This is also the time to start learning about organizing their money. They may have a lot more money coming in than ever before, but they also have a lot more things to spend it on — and new opportunities to help with future savings, too. Even if they don’t create a detailed budget for their spending, they still need to make decisions about the big categories. They’ll need to pay their regular bills, may have to make student loan payments, and may also have medium-term goals, such as buying a house or car in a few years.
And don’t forget about retirement savings. Even though that might not seem important now, setting aside even a little money when they’re young can grow significantly by the time they retire. They’ll need to save so much less to reach the same goals if they start early, and their employer may match their contributions. Don’t miss out on this opportunity.

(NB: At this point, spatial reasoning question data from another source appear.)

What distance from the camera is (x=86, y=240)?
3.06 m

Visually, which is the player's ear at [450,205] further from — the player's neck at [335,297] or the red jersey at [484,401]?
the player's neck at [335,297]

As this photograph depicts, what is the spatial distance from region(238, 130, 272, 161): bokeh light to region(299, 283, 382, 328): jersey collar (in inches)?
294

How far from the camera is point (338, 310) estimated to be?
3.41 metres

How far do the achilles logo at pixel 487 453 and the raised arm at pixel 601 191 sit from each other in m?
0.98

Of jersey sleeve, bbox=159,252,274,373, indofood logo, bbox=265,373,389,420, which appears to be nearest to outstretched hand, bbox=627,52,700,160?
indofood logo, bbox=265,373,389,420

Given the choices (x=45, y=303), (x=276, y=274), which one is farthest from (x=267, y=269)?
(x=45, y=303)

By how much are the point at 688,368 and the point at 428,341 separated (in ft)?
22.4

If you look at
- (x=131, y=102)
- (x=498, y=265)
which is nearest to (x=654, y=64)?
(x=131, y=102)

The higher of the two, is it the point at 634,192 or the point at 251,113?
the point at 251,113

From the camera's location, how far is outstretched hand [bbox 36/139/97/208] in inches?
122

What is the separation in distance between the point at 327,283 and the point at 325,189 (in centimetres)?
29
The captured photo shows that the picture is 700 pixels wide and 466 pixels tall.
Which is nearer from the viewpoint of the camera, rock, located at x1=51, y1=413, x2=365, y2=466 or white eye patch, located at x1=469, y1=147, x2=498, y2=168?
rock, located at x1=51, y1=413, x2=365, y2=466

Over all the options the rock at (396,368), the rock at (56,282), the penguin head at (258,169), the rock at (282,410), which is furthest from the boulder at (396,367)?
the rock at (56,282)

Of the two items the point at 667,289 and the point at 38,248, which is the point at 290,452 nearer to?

They may have a 401(k) at work for the first time, which provides tax benefits and makes it easy to save automatically for the future before they can spend the money on anything else. If they don’t have a 401(k), they can set up automatic payments into a traditional or Roth IRA to accomplish a similar goal. “Monthly IRA or 401(k) contributions from your savings account or directly from your paycheck can be a seamless way to build a portfolio and make your money work for you,” said Lindsey Bell, chief markets and money strategist at Ally Bank. They can take advantage of financial education and calculators available from their employer, 401(k) administrator, or bank to see how much the money can grow in the future.

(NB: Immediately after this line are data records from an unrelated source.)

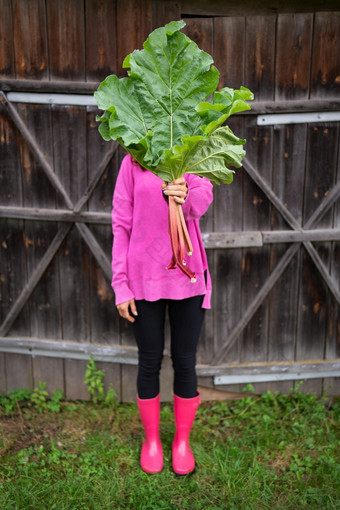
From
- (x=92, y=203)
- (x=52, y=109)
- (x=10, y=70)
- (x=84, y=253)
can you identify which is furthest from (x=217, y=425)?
(x=10, y=70)

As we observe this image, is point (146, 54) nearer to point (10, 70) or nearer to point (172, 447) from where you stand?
point (10, 70)

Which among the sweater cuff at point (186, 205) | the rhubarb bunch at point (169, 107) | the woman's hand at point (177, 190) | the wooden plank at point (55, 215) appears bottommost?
the wooden plank at point (55, 215)

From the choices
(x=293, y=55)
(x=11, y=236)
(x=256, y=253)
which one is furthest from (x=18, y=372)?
(x=293, y=55)

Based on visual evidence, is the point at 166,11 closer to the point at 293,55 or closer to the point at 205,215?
the point at 293,55

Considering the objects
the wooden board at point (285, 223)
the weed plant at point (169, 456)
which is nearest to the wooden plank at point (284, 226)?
the wooden board at point (285, 223)

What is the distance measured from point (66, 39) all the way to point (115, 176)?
92 centimetres

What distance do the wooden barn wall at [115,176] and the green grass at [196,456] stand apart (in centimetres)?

Encourage them to automate many of their regular bills, too, so they won’t miss deadlines and they’ll know the money will go there before they have a chance to spend it on anything else. “One of the easiest ways to get organized with your money is to make it an afterthought through automation,” said Bell.
It’s also an important time to talk about debt and the importance of an emergency fund to help them avoid high-interest debt in the future. More than 20% of the GOBankingRates survey participants said that the lack of financial education cost them the most because they’ve paid higher interest rates on loans than they should have, and more than 15% said they’ve taken on debt and don’t know how to pay it off. If they’re making student loan payments, talk with them about the repayment options, how those choices can affect their budget, and the long-term impact of the debt.
At this point, they’re also ready to step back and think about their financial priorities and big-picture goals for their money. “Create a written money philosophy that minimally addresses saving, investing, spending, giving, credit, and insurance,” said Renick. They can follow this plan for years in the future, which can help them stay on track as they earn more money and need to take on more responsibilities.